++++ TEXT SECTION ++++
Derealization is often comorbid with depression and anxiety. Symptoms of derealization are associated with symptoms of both depression and anxiety in the long-term, and those who experience chronic derealization seem to be more likely to experience depressive and anxious symptoms. Even when controlling for factors like treatment history, family history of mental disorders, childhood trauma, and sociodemographic status, many people who experience derealization also have depression and/or anxiety disorders. However, those who experience derealization are also less likely to experience bodily symptoms of anxiety, compared to those who have anxiety but not derealization, which may reflect the feelings of detachment from the body caused by derealization.

Researchers used brain fMRI to check the neural responses of those suffering from derealization and depersonalization to both aversive and neutral images. They found that the derealised patients "rated the aversive, disgusting scenes as less emotive than control subjects and, in response to these stimuli, showed reduced activation in structures implicated in the perception of disgust." While the derealised patients understood the content of the aversive pictures they were shown, they did not experience an emotional response, while the control group did, showing that the neural and behavioural responses of those experiencing derealization and depersonalization were impaired.
++++
*HOW TO COMPLETE THIS TASK*
Transcribe everything in the passage on derealization from "Derealization is often" down to "caused by derealization.". The entries have no connection to the passage on derealization.
++++ EXTRACTED RECORDS ++++
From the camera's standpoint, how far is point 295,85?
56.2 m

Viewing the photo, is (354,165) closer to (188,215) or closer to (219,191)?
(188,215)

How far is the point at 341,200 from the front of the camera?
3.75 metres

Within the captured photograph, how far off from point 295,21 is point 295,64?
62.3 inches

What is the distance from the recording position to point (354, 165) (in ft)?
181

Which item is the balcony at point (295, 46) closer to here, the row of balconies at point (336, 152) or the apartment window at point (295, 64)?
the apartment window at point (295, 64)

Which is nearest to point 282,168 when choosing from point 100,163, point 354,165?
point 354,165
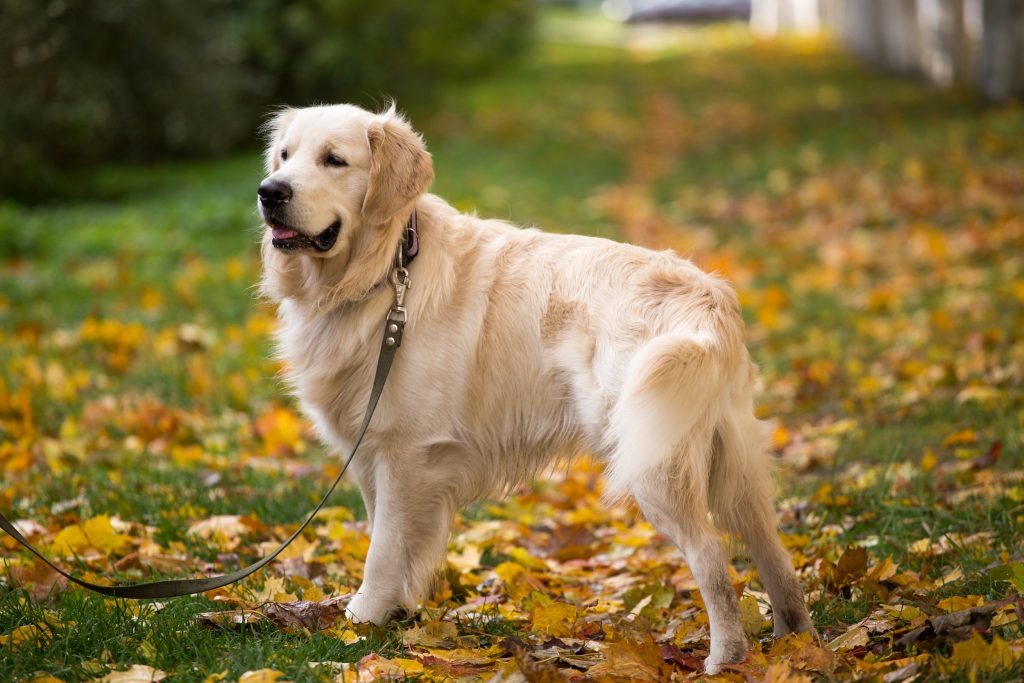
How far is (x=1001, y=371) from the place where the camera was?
547 centimetres

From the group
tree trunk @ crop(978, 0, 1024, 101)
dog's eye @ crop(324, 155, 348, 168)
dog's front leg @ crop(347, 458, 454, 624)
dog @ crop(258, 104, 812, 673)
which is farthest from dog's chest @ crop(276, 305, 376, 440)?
tree trunk @ crop(978, 0, 1024, 101)

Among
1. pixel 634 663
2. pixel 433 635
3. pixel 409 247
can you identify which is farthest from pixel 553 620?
pixel 409 247

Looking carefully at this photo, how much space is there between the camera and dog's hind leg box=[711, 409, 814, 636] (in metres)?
3.05

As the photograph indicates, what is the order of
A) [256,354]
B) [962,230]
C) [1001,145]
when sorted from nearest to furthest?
1. [256,354]
2. [962,230]
3. [1001,145]

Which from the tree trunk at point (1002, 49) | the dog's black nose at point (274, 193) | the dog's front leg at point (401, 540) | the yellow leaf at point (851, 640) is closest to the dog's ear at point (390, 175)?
the dog's black nose at point (274, 193)

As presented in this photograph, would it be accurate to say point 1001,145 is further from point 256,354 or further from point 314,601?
point 314,601

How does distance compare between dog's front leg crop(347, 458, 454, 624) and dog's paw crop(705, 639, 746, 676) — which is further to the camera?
dog's front leg crop(347, 458, 454, 624)

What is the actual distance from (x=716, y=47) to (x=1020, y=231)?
++++
*RESULT OF THIS TASK*
Derealization is often comorbid with depression and anxiety. Symptoms of derealization are associated with symptoms of both depression and anxiety in the long-term, and those who experience chronic derealization seem to be more likely to experience depressive and anxious symptoms. Even when controlling for factors like treatment history, family history of mental disorders, childhood trauma, and sociodemographic status, many people who experience derealization also have depression and/or anxiety disorders. However, those who experience derealization are also less likely to experience bodily symptoms of anxiety, compared to those who have anxiety but not derealization, which may reflect the feelings of detachment from the body caused by derealization.